## Sayfa Metni
Elbette ilk işinizde çok para kazanamayacaksınız. Ama arkadaşlarımızın dediği gibi askerlik engeliniz varsa önce onu bitirin. Hangi şehirdesiniz? İllerin kendilerine göre iş potansiyeli var yanlış bir ilde bulunuyor olabilirsiniz. bulunduğunuz ilde çevre mühendisi talebi azdır yada kapasite dolmuş olabilir. Daha önce de söylediğim gibi benim başıma geldi bulunduğum şehirde ihtiyaç yoktu başka şehire gittim. İş ilanlarına başvururken adres bilgisine oradan bir adres ekleyin mesela Yozgat’tasınız İstanbul’da bir işe başvuracaksınız kalacak yer temin etmediğiniz sürece orada işe başlayamazsınız. Çünkü işverenler de durumun farkında kira yakıt depozito mutfak masrafı yol ücreti vb. size verecek maaş bunları karşılamayacak ama kalacak yeriniz varsa sanki ailesinin yanıymış gibi o zaman tercih sıralamasına girebilirsiniz.

İşverenlerin isteklerine asla yetişemezsin o yüzden onları nasıl ikna edebilirim diye sakın düşünme sen ne yapabiliyorsun ona bak onların ideal personellerini ben çözdüm ama maalesef öyle biri yok. Ama ona en yakın elemanı işe alıyorlar. İdeal personel olmak için yapılması gerekenler;(ama sen ideal personel olma hatta hiç kimse olmasın benim ideal kavramım aşağıda kimine göre haklı kimine göre haksızım ben böyle ideal insanlarla çalıştığım için söylüyorum sizler belki farklı ideal personellerle çalışmışsınızdır.)

## Yönerge
Yukarıdaki iş arama tavsiyeleri metninin "İşverenlerin isteklerine asla" sözlerinden "ideal personellerle çalışmışsınızdır.)" sözlerine kadar (bu sözler de dahil) olan kısmını hiç değiştirmeden yazar mısın?

## Sağlanan Malzeme
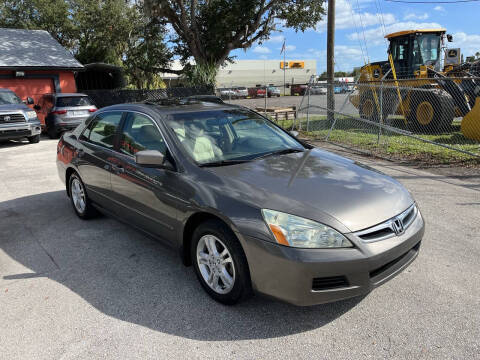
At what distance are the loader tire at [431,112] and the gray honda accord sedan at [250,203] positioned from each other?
9.14m

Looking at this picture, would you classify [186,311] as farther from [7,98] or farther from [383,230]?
[7,98]

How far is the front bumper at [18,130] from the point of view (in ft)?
38.7

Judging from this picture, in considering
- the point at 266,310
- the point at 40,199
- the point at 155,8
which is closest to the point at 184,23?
the point at 155,8

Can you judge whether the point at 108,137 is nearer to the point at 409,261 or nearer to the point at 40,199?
the point at 40,199

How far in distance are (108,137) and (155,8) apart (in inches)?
751

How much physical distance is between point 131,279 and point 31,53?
20210mm

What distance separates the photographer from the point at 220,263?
3076 millimetres

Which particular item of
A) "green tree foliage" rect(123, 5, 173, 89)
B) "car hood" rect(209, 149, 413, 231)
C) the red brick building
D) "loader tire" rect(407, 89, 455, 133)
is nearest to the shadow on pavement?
"car hood" rect(209, 149, 413, 231)

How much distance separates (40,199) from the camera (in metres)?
6.34

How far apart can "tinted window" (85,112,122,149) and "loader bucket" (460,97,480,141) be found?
29.5 feet

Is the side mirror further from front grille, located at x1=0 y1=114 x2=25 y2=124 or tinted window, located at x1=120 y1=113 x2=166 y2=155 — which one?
front grille, located at x1=0 y1=114 x2=25 y2=124

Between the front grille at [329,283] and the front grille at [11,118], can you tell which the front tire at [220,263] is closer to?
the front grille at [329,283]

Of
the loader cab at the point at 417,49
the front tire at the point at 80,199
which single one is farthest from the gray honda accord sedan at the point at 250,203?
the loader cab at the point at 417,49

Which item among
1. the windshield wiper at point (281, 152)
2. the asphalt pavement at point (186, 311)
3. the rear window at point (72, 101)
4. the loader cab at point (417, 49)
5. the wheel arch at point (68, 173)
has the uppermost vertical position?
the loader cab at point (417, 49)
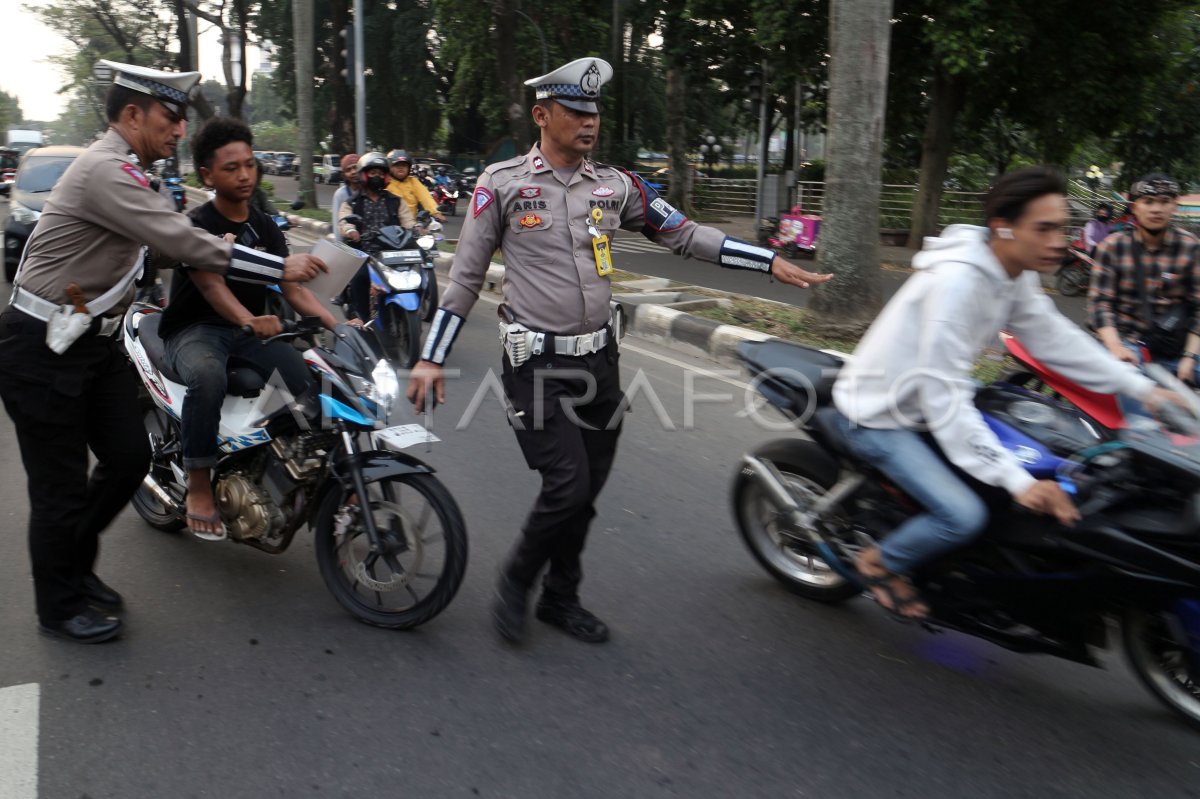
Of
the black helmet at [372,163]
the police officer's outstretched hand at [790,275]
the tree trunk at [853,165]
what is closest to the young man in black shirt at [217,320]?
the police officer's outstretched hand at [790,275]

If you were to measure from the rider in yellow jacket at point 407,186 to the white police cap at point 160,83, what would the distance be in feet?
18.2

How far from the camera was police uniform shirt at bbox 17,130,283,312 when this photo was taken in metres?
3.14

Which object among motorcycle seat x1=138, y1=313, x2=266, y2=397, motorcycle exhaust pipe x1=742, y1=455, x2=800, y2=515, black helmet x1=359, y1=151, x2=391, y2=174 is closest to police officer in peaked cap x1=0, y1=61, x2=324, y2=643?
motorcycle seat x1=138, y1=313, x2=266, y2=397

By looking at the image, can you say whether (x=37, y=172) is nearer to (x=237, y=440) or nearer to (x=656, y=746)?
(x=237, y=440)

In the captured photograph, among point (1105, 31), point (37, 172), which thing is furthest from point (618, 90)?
point (37, 172)

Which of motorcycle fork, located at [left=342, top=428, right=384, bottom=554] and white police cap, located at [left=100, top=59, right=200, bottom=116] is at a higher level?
white police cap, located at [left=100, top=59, right=200, bottom=116]

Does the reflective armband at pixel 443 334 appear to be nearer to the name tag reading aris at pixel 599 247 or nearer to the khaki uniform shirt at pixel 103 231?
the name tag reading aris at pixel 599 247

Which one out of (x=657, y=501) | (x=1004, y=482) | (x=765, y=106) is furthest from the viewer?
(x=765, y=106)

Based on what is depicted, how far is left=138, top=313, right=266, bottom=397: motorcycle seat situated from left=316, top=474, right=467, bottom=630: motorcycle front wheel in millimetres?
553

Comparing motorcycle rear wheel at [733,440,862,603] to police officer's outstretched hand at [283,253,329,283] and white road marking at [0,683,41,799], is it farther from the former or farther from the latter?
white road marking at [0,683,41,799]

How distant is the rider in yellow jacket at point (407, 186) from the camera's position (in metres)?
9.01

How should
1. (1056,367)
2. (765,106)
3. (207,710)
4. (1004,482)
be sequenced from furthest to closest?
(765,106) < (1056,367) < (207,710) < (1004,482)

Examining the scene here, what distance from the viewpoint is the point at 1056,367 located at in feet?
10.8

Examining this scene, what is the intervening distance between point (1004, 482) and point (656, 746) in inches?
47.5
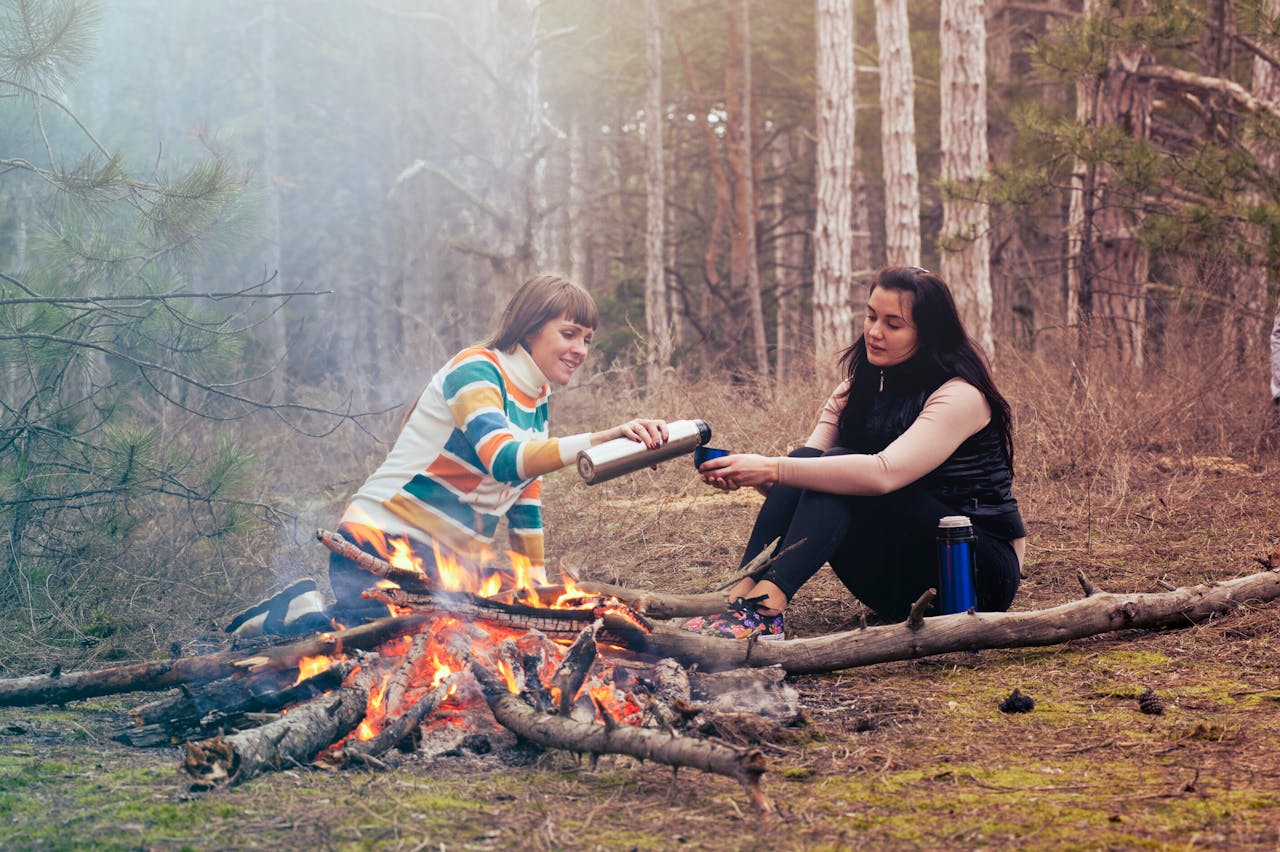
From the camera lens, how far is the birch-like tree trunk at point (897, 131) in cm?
1223

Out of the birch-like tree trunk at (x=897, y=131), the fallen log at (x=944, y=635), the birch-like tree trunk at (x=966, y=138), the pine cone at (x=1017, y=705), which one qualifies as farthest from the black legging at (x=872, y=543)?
the birch-like tree trunk at (x=897, y=131)

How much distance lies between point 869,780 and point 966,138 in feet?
32.2

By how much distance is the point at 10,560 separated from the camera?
4965 millimetres

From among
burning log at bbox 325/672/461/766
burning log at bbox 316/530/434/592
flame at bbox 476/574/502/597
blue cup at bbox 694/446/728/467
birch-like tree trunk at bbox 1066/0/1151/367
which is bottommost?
burning log at bbox 325/672/461/766

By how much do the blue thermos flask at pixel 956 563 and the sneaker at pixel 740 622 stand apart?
61 centimetres

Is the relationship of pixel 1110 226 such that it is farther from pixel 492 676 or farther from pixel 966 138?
pixel 492 676

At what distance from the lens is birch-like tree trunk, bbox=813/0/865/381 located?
1310 cm

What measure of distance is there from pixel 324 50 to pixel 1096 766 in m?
28.2

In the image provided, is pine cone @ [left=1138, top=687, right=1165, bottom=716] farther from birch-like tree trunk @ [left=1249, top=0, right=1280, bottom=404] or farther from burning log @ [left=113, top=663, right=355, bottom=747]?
birch-like tree trunk @ [left=1249, top=0, right=1280, bottom=404]

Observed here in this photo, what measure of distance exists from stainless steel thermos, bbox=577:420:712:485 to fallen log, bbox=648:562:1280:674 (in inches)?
20.7

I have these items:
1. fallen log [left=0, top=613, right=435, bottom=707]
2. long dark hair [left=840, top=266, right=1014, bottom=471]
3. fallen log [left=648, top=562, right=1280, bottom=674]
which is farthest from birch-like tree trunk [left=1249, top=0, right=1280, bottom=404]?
fallen log [left=0, top=613, right=435, bottom=707]

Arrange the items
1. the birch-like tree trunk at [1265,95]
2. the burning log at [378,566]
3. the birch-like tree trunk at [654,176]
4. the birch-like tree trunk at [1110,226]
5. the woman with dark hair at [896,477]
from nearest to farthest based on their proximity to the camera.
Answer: the burning log at [378,566]
the woman with dark hair at [896,477]
the birch-like tree trunk at [1110,226]
the birch-like tree trunk at [1265,95]
the birch-like tree trunk at [654,176]

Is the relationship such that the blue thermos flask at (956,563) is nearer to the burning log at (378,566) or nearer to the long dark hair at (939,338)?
the long dark hair at (939,338)

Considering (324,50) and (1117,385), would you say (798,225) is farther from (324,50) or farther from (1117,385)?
(1117,385)
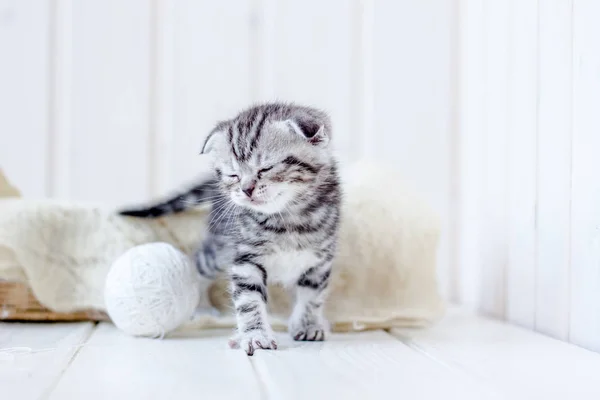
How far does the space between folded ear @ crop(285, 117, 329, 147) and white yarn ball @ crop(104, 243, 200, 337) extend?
388 millimetres

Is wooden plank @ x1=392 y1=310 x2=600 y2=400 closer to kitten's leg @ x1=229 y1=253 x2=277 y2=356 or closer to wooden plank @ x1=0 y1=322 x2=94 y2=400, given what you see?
kitten's leg @ x1=229 y1=253 x2=277 y2=356

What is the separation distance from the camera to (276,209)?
1392mm

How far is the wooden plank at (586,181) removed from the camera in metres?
1.31

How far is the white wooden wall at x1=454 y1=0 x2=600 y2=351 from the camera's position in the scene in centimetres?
136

## Alıştırma Çıktısı
İşverenlerin isteklerine asla yetişemezsin o yüzden onları nasıl ikna edebilirim diye sakın düşünme sen ne yapabiliyorsun ona bak onların ideal personellerini ben çözdüm ama maalesef öyle biri yok. Ama ona en yakın elemanı işe alıyorlar. İdeal personel olmak için yapılması gerekenler;(ama sen ideal personel olma hatta hiç kimse olmasın benim ideal kavramım aşağıda kimine göre haklı kimine göre haksızım ben böyle ideal insanlarla çalıştığım için söylüyorum sizler belki farklı ideal personellerle çalışmışsınızdır.)